Libros de José-Fernando Rey Ballesteros

14 Mayo, 2014 – Espiritualidad digital

Cortocircuito

cortocircuito    «Niño, quédate en casa y sal a comprar el pan»… Y el niño, pobrecito, se cortocircuita por dentro y echa humo por las orejas. ¿Cómo va a salir si se le manda que se quede en casa? ¿Acaso puede salir y quedarse a la vez?

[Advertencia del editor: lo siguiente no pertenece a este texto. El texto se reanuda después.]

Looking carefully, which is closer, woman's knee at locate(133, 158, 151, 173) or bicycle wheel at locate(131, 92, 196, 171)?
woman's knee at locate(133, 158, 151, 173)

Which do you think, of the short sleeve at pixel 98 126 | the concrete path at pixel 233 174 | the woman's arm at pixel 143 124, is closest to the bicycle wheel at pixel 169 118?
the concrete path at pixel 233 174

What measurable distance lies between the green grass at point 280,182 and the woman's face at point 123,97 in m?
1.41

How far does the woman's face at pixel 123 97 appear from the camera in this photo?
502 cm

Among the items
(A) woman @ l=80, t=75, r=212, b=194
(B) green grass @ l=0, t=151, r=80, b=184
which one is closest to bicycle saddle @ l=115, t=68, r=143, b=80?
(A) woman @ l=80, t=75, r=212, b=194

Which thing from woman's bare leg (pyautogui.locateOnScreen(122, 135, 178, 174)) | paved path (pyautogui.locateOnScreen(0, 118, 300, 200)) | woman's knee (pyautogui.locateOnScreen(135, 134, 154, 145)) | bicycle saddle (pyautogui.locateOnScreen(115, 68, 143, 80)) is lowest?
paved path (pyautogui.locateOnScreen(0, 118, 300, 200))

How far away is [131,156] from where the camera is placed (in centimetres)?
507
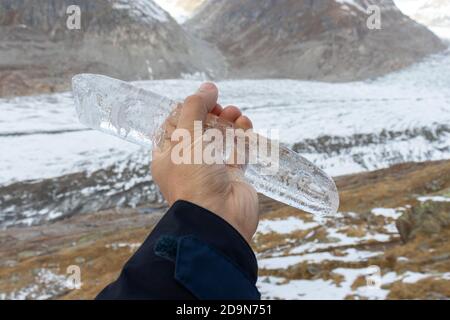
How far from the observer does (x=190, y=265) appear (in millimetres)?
1404

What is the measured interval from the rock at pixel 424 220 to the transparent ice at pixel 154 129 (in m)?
4.52

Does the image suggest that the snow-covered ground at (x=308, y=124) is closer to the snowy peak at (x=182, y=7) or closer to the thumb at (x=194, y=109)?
the thumb at (x=194, y=109)

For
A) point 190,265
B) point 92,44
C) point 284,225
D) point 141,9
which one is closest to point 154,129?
point 190,265

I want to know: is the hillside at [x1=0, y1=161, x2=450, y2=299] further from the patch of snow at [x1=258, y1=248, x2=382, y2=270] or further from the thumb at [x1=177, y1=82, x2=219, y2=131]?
the thumb at [x1=177, y1=82, x2=219, y2=131]

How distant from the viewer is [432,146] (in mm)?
13195

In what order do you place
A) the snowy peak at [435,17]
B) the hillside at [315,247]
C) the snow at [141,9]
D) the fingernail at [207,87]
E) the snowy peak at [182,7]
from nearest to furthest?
the fingernail at [207,87] < the hillside at [315,247] < the snow at [141,9] < the snowy peak at [435,17] < the snowy peak at [182,7]

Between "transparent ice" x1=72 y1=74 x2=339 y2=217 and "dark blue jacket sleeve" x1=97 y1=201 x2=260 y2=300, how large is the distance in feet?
2.33

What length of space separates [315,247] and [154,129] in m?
5.29

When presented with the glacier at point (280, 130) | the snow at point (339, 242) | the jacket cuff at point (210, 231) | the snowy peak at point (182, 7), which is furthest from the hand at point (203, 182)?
the snowy peak at point (182, 7)

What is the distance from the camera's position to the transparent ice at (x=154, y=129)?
8.14ft

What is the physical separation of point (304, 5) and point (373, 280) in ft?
89.1

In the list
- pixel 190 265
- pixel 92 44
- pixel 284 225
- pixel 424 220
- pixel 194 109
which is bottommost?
pixel 284 225

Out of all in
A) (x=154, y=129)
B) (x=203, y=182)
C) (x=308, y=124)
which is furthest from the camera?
(x=308, y=124)

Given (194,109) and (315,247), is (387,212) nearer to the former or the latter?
(315,247)
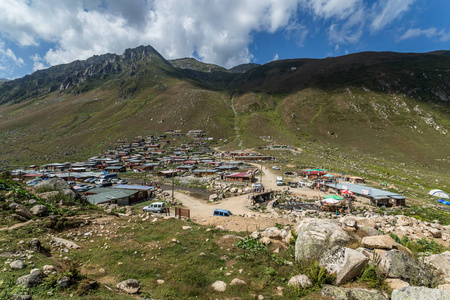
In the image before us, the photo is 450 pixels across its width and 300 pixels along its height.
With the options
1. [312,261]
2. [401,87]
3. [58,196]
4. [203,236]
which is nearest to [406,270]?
[312,261]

    Permaneced en mi amor, dice Jesús. Eso supone recogerse y vivir arropado dentro del alma, donde el Espíritu -el Amor- abraza al cristiano, lo conforta y lo mantiene como niño protegido por su madre. Allí vive el hijo de Dios oculto a las miradas humanas y libre de pretensiones terrenas, sin más deseo que el de seguir siendo amado por Cristo y amarlo a Él. Allí somos ermitaños de la llaga del Costado.

    Os he destinado para que vayáis y deis fruto… Ahora llega el cortocircuito. ¿Cómo quieres que vayamos, si nos has pedido que permanezcamos? ¿Cómo salir sin salir? ¿Cómo ir y quedarnos a la vez? ¿Se puede ser, a un tiempo, ermitaño y misionero?

    Se puede. Basta con anunciar a Cristo y esconderse uno. Basta con que Él crezca y tú mengües. Basta con que Él viva y tú mueras. Quédate dentro, en sus brazos, y deja que Cristo se viva tu vida.